━━━ Quoted passage ━━━

The 1953/1954 News of the World Snooker Tournament was a professional snooker tournament sponsored by the News of the World. The tournament was won by John Pulman who won 7 of his 8 matches and finished ahead of Joe Davis who won 5 matches. The News of the World Snooker Tournament ran from 1949/50 to 1959.

Format
The 1953/54 event was a round-robin snooker tournament and was played from 7 September 1953 to 16 January 1954. All matches were played at Leicester Square Hall in London. There were 9 competitors and a total of 36 matches. The competitors were Joe Davis, Fred Davis, Walter Donaldson, John Barrie, Albert Brown, Alec Brown, John Pulman, Jackie Rea and Rex Williams. Sidney Smith was due to participate, but withdrew before the tournament started. Each match lasted three days and was the best of 37 frames.

Each match was separately handicapped. Joe Davis played level with Fred Davis and gave Walter Donaldson 14, John Barrie, Albert Brown, Alec Brown and John Pulman 21 and Jackie Rea and Rex Williams 25. Fred Davis gave Walter Donaldson 7, Albert Brown 10, John Pulman 12, John Barrie 14, Alec Brown 16 and Jackie Rea and Rex Williams 18. Walter Donaldson gave Albert Brown 7, Alec Brown and John Pulman 12, John Barrie 14 and Jackie Rea and Rex Williams 18. Albert Brown gave Alec Brown and John Pulman 5, John Barrie 8 and Jackie Rea and Rex Williams 14. John Pulman played level with Alec Brown and gave John Barrie 7 and Jackie Rea and Rex Williams 14. John Barrie played level with Alec Brown and gave Jackie Rea 7. Alec Brown gave Jackie Rea 5 and Rex Williams 9. Jackie Rea played level with Rex Williams.

━━━ Information supplied ━━━

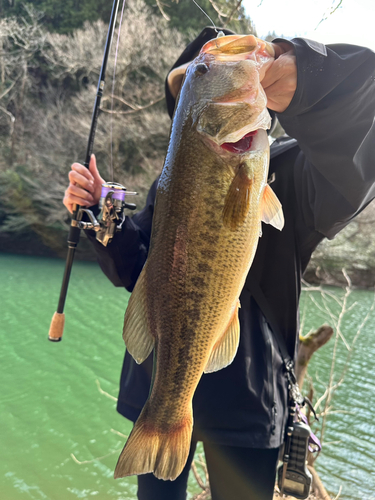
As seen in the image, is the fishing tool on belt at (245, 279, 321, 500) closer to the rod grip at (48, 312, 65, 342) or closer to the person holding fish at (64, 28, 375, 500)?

━━━

Set of tasks —
A: Write out everything in the snooker tournament article from "Each match was" down to "with Rex Williams.".
B: Extend the account of the 1953/54 News of the World Snooker Tournament, beginning immediately after its final sentence.

Exercise responses —
A:
Each match was separately handicapped. Joe Davis played level with Fred Davis and gave Walter Donaldson 14, John Barrie, Albert Brown, Alec Brown and John Pulman 21 and Jackie Rea and Rex Williams 25. Fred Davis gave Walter Donaldson 7, Albert Brown 10, John Pulman 12, John Barrie 14, Alec Brown 16 and Jackie Rea and Rex Williams 18. Walter Donaldson gave Albert Brown 7, Alec Brown and John Pulman 12, John Barrie 14 and Jackie Rea and Rex Williams 18. Albert Brown gave Alec Brown and John Pulman 5, John Barrie 8 and Jackie Rea and Rex Williams 14. John Pulman played level with Alec Brown and gave John Barrie 7 and Jackie Rea and Rex Williams 14. John Barrie played level with Alec Brown and gave Jackie Rea 7. Alec Brown gave Jackie Rea 5 and Rex Williams 9. Jackie Rea played level with Rex Williams.

B:
Nineteen century breaks were made during the tournament, ten of them by Joe Davis.

Results
John Pulman made certain of winning the tournament by beating John Barrie on 30 December

Fred Davis beat his brother Joe 21–16 in the final match of the tournament. Joe was already assured of second place but the win gave Fred third place.

Fred Davis scored the first century of the tournament, a break of 102, on the second day of his match against Walter Donaldson. Donaldson made a break of 120 the following day. In the next match Joe Davis made a break of 131 against Donaldson.

Table

The positions were determined firstly by the number of matches won (MW) and, in the event of a tie, the number of frames won (FW). Rex Williams was ill for his match against John Barrie from 22 to 24 October. Barrie played an exhibition match against Kingsley Kennerley instead, and was awarded a 19–18 win against Williams.

Qualifying
The qualifying tournament was played from 25 May to 13 June 1953 at Leicester Square Hall in London. There were 3 competitors: Sydney Lee, Jim Lees and Rex Williams. Matches were over 71 frames, except in the match between Lee and Williams which was over 59 frames. The qualifying was won by Rex Williams who advanced to the main event.

Qualifying results

Broadcasting
The BBC showed two short TV programmes during the matches between John Barrie and Albert Brown on 16 September, and between Walter Donaldson and Alec Brown on 12 December. The commentator on both occasions was Sidney Smith.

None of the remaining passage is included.